The Poisson GLMs (bottom row) approximate the survival curves from the Cox models (top row). Though we lost minor information by aggregating the data, the overall survival patterns were captured. Furthermore, adjustment of confounding can still be implemented using the aggregate data.

Step 7 : Create coefficient table to compare hazard ratios

Now I’ll extract the coefficients from all our models, exponentiate them to get the HRs, and put them in a table for comparison.

Code
# Extract coefficients and exponentiate
coef_cox1 <- tidy(coxmod1, exponentiate = TRUE) %>%
  select(term, estimate) %>%
  rename(cox_unadj = estimate)

coef_cox2 <- tidy(coxmod2, exponentiate = TRUE) %>%
  select(term, estimate) %>%
  rename(cox_adj = estimate)

coef_glm1 <- tidy(glm1, exponentiate = TRUE) %>%
  filter(!grepl("^fu", term), term != "(Intercept)") %>%
  select(term, estimate) %>%
  rename(glm_unadj = estimate)

coef_glm2 <- tidy(glm2, exponentiate = TRUE) %>%
  filter(!grepl("^fu", term), term != "(Intercept)") %>%
  select(term, estimate) %>%
  rename(glm_adj = estimate)

# Combine all coefficients
coef_table <- full_join(coef_cox1, coef_cox2, by = "term") %>%
  full_join(coef_glm1, by = "term") %>%
  full_join(coef_glm2, by = "term") %>%
  filter(!is.na(term)) %>%
  select(term, cox_unadj, glm_unadj, cox_adj, glm_adj)

# Print the table
print(kable(coef_table, digits = 4, 
            caption = "Comparing HRs: Cox vs Poisson GLM"))


Table: Comparing HRs: Cox vs Poisson GLM

|term               | cox_unadj| glm_unadj| cox_adj| glm_adj|
|:------------------|---------:|---------:|-------:|-------:|
|fp1                |    1.4979|    1.4975|  1.1075|  1.1075|
|countryB           |        NA|        NA|  0.9970|  0.9969|
|countryC           |        NA|        NA|  0.9555|  0.9556|
|agegrp2            |        NA|        NA|  1.6433|  1.6426|
|agegrp3            |        NA|        NA|  2.1819|  2.1806|
|birthplace_europe1 |        NA|        NA|  1.0842|  1.0840|
|education2         |        NA|        NA|  0.9782|  0.9783|
|education3         |        NA|        NA|  0.9782|  0.9782|
|parity1            |        NA|        NA|  0.9725|  0.9724|
|parity2            |        NA|        NA|  0.9499|  0.9500|
|yeardx1            |        NA|        NA|  1.0136|  1.0133|
|lymphnode2         |        NA|        NA|  1.0843|  1.0840|
|lymphnode3         |        NA|        NA|  1.1152|  1.1148|
|tumorsize1         |        NA|        NA|  0.9942|  0.9941|
|tumorsize2         |        NA|        NA|  1.0641|  1.0638|
|tumorsize3         |        NA|        NA|  1.0266|  1.0264|
|chemo1             |        NA|        NA|  5.9553|  5.9496|

Look at the estimates for our main variable of interest, fp1 (fertility preservation), after adjusting for confounding.
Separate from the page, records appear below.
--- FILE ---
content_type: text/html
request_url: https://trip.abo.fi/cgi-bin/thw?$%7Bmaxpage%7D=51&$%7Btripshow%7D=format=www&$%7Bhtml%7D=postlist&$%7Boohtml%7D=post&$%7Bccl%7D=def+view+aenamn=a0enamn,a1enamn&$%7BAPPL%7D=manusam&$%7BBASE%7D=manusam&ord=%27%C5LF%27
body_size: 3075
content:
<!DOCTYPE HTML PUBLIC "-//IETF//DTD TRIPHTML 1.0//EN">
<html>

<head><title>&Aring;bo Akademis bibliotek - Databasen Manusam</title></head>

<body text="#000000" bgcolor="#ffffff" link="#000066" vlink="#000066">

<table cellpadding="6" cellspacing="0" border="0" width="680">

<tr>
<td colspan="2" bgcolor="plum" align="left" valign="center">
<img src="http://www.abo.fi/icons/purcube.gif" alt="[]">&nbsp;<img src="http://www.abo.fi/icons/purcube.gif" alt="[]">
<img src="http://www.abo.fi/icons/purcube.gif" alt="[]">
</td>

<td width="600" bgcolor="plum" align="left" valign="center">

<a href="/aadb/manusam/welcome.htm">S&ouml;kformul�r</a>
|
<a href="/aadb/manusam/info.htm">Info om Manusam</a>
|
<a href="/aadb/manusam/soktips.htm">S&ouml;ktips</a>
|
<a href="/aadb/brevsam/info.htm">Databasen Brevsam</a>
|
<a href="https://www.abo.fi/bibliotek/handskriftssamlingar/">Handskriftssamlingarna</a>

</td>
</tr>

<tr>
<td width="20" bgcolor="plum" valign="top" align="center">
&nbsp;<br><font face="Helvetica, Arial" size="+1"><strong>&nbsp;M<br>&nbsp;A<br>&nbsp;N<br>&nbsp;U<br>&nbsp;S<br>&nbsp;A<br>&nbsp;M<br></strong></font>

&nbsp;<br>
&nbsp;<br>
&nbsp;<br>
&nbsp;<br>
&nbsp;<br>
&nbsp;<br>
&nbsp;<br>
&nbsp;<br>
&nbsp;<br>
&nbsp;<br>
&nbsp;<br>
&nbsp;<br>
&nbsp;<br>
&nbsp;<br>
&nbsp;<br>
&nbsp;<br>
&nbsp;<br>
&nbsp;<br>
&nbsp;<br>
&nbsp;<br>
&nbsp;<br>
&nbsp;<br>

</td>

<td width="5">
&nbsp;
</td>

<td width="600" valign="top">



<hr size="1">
The Cox model estimates an HR of 1.1075, and the Poisson GLM estimates 1.1075. They are close!

The same holds true for the other covariates, including the strong confounder chemo1 and the agegrp effects. This demonstrates that the Poisson GLM can approximate the HRs from the Cox PH model.

Conclusion

By splitting the follow-up period into intervals and using the GLM, we can approximate estimate hazard ratios that are nearly close to those from a Cox model. This approach allows us to analyze survival data even when individual-level data cannot be shared across borders, while still adjusting for confounding factors.

References

  1. Rodriguez-Wallberg KA et al. Safety of fertility preservation in breast cancer patients in a register-based matched cohort study. Breast Cancer Res Treat. 2018;167(3):761-769. doi:10.1007/s10549-017-4555-3.
  2. Marklund et al. Reproductive Outcomes After Breast Cancer in Women With vs Without Fertility Preservation. JAMA Oncol. 2021;7;(1):86-91. doi:10.1001/jamaoncol.2020.5957.